Quant au nom de l'établissement, il lui vient d'un piano installé dans une des salles du haut, instrument infortuné, soumis aux plus sévères épreuves, rarement d'accord, et dont on entend les gémissements du milieu de la chaussée.
André, d'après ce que savait Paul, qui ne lui connaissait même pas d'autre nom et qui jamais n'avait été chez lui, André était artiste et avait plusieurs cordes à son arc.
D'abord, il était sculpteur ornemaniste, c'est-à-dire qu'il exécutait, à la journée ou à la tache, ces motifs si souvent ridicules dont les propriétaires ont bien le droit d'orner leurs bâtisses, mais qu'ils ont le tort de faire payer à leurs locataires.
C'est un métier assez pénible que celui de sculpteur-ornemaniste.
Le plus souvent, il faut travailler à des hauteurs vertigineuses, sur des échafaudages que fait osciller le plus léger mouvement; il faut se confier à des planches étroites ou se risquer au sommet d'échelles branlantes. De plus, à de rares exceptions, on est exposé à toutes les intempéries, gelé en hiver, grillé en été, sans autre abri contre la pluie qu'une toile déchirée.
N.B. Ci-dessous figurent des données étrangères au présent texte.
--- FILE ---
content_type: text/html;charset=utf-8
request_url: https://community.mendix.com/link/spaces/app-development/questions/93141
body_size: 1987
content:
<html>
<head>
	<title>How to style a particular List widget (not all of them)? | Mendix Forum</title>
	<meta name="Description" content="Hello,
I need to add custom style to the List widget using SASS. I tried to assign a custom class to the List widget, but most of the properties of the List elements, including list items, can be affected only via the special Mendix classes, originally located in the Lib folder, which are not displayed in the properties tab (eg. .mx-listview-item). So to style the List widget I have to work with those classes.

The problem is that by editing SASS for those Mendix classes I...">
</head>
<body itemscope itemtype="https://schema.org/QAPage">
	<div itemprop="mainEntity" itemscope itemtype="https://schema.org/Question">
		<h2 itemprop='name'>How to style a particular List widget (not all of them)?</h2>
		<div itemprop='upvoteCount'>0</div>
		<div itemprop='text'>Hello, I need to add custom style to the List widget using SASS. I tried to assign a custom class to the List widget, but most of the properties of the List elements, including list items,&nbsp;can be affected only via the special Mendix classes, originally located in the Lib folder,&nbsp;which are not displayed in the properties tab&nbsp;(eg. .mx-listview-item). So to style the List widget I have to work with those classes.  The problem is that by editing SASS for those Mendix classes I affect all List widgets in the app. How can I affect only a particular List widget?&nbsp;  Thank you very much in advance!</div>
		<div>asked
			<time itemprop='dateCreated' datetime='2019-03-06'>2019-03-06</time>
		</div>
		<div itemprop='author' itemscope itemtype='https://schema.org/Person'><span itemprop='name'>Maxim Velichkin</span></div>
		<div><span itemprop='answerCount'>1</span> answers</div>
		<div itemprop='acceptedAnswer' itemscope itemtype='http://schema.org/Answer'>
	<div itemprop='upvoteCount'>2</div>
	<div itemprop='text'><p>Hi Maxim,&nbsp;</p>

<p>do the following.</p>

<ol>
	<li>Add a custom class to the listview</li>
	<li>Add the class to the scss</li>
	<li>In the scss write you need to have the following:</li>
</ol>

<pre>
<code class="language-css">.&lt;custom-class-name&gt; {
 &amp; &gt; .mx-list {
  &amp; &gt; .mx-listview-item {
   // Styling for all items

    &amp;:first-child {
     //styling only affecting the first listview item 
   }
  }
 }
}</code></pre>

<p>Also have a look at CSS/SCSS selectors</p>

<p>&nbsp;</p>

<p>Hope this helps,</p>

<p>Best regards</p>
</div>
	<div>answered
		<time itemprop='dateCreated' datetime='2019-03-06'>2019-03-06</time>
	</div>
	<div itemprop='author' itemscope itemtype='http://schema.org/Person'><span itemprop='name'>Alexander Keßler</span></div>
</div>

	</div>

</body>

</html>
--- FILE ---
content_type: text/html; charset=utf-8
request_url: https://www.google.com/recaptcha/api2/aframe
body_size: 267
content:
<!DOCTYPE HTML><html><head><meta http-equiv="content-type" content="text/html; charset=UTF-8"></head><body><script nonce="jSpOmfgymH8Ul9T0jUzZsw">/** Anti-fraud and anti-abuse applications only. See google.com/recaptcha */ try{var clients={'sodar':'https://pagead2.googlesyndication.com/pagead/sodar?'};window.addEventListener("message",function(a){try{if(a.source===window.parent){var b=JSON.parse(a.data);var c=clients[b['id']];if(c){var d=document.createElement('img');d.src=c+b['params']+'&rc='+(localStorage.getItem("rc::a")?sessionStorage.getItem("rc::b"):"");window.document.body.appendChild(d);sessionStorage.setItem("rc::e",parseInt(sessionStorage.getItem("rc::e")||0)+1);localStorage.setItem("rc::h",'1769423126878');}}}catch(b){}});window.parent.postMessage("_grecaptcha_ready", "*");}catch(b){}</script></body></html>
Il est vrai que si l'état est dur, il est lucratif.
Donc, André devait vivre assez bien de ses figures et de ses guirlandes.
Seulement, pendant bien des années, ce qui lui était venu par le maillet et le ciseau s'en était allé par les pinceaux et par les couleurs.
Car il était peintre aussi, mais alors pour son plaisir, pour la satisfaction de son ambition, pour obéir à une vocation irrésistible.
Il avait beaucoup étudié, beaucoup travaillé chez plusieurs maîtres, puis enfin, un beau jour, se sentant assez fort pour marcher seul, il avait pris un atelier.